__THE INPUT__:
_____
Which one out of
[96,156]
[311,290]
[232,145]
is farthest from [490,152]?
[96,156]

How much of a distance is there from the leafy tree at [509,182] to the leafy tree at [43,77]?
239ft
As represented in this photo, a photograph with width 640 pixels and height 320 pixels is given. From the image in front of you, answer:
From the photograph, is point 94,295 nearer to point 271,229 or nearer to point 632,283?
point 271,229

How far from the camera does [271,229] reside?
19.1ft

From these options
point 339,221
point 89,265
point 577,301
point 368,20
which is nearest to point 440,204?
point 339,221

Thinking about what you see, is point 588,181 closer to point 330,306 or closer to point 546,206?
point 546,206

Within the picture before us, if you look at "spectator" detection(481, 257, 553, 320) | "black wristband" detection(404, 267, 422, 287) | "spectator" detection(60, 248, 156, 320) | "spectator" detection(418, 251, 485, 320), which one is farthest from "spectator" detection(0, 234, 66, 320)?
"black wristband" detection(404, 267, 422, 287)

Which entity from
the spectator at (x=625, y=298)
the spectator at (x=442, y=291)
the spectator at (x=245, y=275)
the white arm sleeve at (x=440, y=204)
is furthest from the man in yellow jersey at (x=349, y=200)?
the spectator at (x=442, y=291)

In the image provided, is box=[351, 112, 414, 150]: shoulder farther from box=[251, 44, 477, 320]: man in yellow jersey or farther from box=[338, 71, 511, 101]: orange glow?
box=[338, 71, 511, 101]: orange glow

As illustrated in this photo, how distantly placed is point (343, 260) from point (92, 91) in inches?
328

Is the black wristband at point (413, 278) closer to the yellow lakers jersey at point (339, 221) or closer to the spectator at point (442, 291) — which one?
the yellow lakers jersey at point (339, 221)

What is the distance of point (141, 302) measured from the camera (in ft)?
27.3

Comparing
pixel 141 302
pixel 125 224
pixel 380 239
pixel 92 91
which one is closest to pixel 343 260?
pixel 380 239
_____
__TASK DESCRIPTION__:
Rewrite all of the material above, replacing every occurrence of "man in yellow jersey" with "player in yellow jersey" and leaving everything else unchanged.

__EXERCISE ANSWER__:
Which one out of
[96,156]
[311,290]
[232,145]
is farthest from [490,152]?
[96,156]

How much of a distance is there from the leafy tree at [509,182] to the leafy tree at [43,77]?
239ft
As represented in this photo, a photograph with width 640 pixels and height 320 pixels is given. From the image in front of you, answer:
From the photograph, is point 94,295 nearer to point 271,229 or nearer to point 632,283?
point 271,229

How far from the camera does [271,229] reside?
19.1ft

From these options
point 339,221
point 89,265
point 577,301
point 368,20
which is nearest to point 440,204?
point 339,221

Thinking about what you see, is point 588,181 closer to point 330,306 or closer to point 546,206?
point 546,206

Within the picture before us, if you look at "spectator" detection(481, 257, 553, 320) | "black wristband" detection(404, 267, 422, 287) | "spectator" detection(60, 248, 156, 320) | "spectator" detection(418, 251, 485, 320), which one is farthest from "spectator" detection(0, 234, 66, 320)?
"black wristband" detection(404, 267, 422, 287)

Which entity from
the spectator at (x=625, y=298)
the spectator at (x=442, y=291)
the spectator at (x=245, y=275)
the white arm sleeve at (x=440, y=204)
is furthest from the player in yellow jersey at (x=349, y=200)?
the spectator at (x=442, y=291)

In the image provided, is box=[351, 112, 414, 150]: shoulder farther from box=[251, 44, 477, 320]: player in yellow jersey or farther from box=[338, 71, 511, 101]: orange glow?
box=[338, 71, 511, 101]: orange glow

As illustrated in this photo, how distantly placed is point (343, 260) from point (92, 91) in inches?
328

Is the black wristband at point (413, 278) closer to the yellow lakers jersey at point (339, 221) or closer to the spectator at point (442, 291) — which one?
the yellow lakers jersey at point (339, 221)

What is the distance of point (141, 302) measured from the camera (in ft)?
27.3

Comparing
pixel 141 302
pixel 125 224
pixel 380 239
pixel 92 91
which one is closest to pixel 343 260?
pixel 380 239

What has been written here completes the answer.